Vivía en mi calle. En la otra acera. Unas casas más
allá en dirección a la Plaza. Estaba sentado a la puerta y me llamó. Entré con
él en el portal, me llevó a su cuarto donde estaba jugando aquella niña. Allí
me enseñó un acordeón.
Mucho más voluminosa de lo que yo suponía. En la radio
había oído algunas melodías famosas interpretadas mediante ese instrumento y sí
que me gustaba mucho. .
Tenía la idea de que tocarla era muy complicado y que
precisaba de mucha constancia. Se atrevió con los primeros compases de “España Cañí” Luego me dedicó algunas
piezas que escuché extasiado.
“me la acaban de traer los Reyes”
A mí sólo me habían echado una chifla, que tenía
varios orificios para que, si los tapabas, produjeran las notas de la escala.
Por tanto, me quedé maravillado de lo que estaba escuchando y decidí pedirles
para el año próximo un acordeón.
Mi padre, al explicarle mi visita y mi estancia en
casa del señor Justino, así como mi petición a los Reyes Magos, me insinuó:
pero tendrás que aprender en seguida, durante este curso.
Mi madre había regresado trayendo unos paquetes con
leche en polvo, arroz, azúcar, que los habían entregado en algún
establecimiento de la Plaza. Por mi parte, no dejaba de pensar en el acordeón
de aquel abuelo. Y cada vez que la escuchaba en la radio de la vecina durante
las mañanas, me quedaba embelesado.
El señor Justino estaba siempre sentado en una banqueta
junto al banzo de su puerta. Conocía innumerables historias. Siempre estaba
provisto de caramelos y otras golosinas para los niños que se le acercaban. Se
apoyaba en un bastón de junco, como esos que vendían en las Ferias. En
ocasiones lo veíamos caminando muy despacio por la acera ayudándose del bastón,
pues ya no quería cruzar la calzada, para venir a mi casa, por ejemplo.
-“Yo te enseñaré; no te preocupes. Díselo a tus
padres, y puedes venir a mi casa a aprender cuantas veces quieras. Así el año
que viene, seguro que te la traerán a ti”

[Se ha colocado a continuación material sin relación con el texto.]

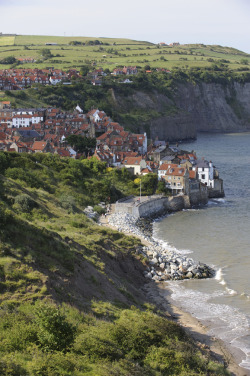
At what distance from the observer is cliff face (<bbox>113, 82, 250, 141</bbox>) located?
130 m

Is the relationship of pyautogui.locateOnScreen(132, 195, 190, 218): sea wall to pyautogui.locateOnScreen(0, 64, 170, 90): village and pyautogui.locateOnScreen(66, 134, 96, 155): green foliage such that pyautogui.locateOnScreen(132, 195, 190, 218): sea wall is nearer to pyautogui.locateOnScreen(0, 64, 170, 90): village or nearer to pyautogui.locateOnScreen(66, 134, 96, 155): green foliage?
pyautogui.locateOnScreen(66, 134, 96, 155): green foliage

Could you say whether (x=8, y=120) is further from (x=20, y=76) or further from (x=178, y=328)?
(x=178, y=328)

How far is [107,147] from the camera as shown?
73312mm

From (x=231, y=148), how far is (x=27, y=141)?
4689 centimetres

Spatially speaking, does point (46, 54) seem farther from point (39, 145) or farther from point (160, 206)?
point (160, 206)

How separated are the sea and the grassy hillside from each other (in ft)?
9.65

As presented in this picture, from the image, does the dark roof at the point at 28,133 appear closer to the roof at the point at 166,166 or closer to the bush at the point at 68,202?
the roof at the point at 166,166

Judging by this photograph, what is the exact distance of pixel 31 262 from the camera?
23.6m

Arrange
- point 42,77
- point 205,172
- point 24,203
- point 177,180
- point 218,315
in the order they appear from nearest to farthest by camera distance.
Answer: point 218,315
point 24,203
point 177,180
point 205,172
point 42,77

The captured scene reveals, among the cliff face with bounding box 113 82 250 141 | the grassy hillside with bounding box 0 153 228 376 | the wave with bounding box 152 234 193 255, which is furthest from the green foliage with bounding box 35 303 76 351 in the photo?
the cliff face with bounding box 113 82 250 141

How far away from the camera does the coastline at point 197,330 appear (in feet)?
75.6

Y así fue. Estaba fabricada en madera, con los fuelles
de cartón. Los teclados disponían de unos pulsadores alargados que terminaban
en una especie de dispositivo de forma oval al que se acoplaban las yemas de los
dedos. Estos pulsadores, al ser accionados, rechinaban levemente y añadían al
sonido del instrumento una suerte de acompañamiento improvisado que no quedaba
mal del todo. Sí claro; el extremo de cada pulsador semejaba la mitad de la
cáscara de una pipa de calabaza.
Traté de aplicar de inmediato los rudimentos de mi
instrucción en las escasas apariciones donde el anciano señor Justino, ya muy
cerca de las fiestas navideñas. Le extraje varias notas que podrían componer la
escala. Yo estaba contentísimo, aunque sabía que el acordeón distaba de ser
como la de mi maestro, naturalmente.
Así que, después de desayunar un tazón de chocolate
bien caliente y espeso, incluí su casa entre las visitas programadas para
mostrar lo que me habían echado los Reyes.
La puerta permanecía abierta y pude observar una
afluencia de personal fuera de lo acostumbrado. El pasillo aparecía repleto de
gente, que se arremolinaba para desprenderse del frío reinante.
“ven; la hemos cambiado de sitio. Él está muy enfermo,
y apenas se mueve; no me dejan pasar a su cuarto”. Lo aseveraba su nieta, a
quien yo conocía de haber compartido juegos en otras ocasiones.
“¿Ya has aprendido a tocarla? ¡Qué bien; y qué
rápido!” –Volvía a expresarse la niña en su lengua de trapo-
El acordeón reposaba en la mesita de la sala situada
en un extremo de la casa. Traté de cogerla en brazos, pero no fui capaz. Me
hallaba preso de una profunda emoción, contemplando el deterioro de salud en
que se encontraba mi viejo amigo y maestro. Sobre la mesita observé unas cuartillas
donde acerté a leer mi nombre. Me acompañó la niña y, ya en la calle, le pude
enseñar mi acordeón, la que me habían traído los Reyes.
“Le oí decir que algún día iba a ser para ti; pobre
abuelo”..
Autor: Antonio Martín Figueroa. Zaragoza, España.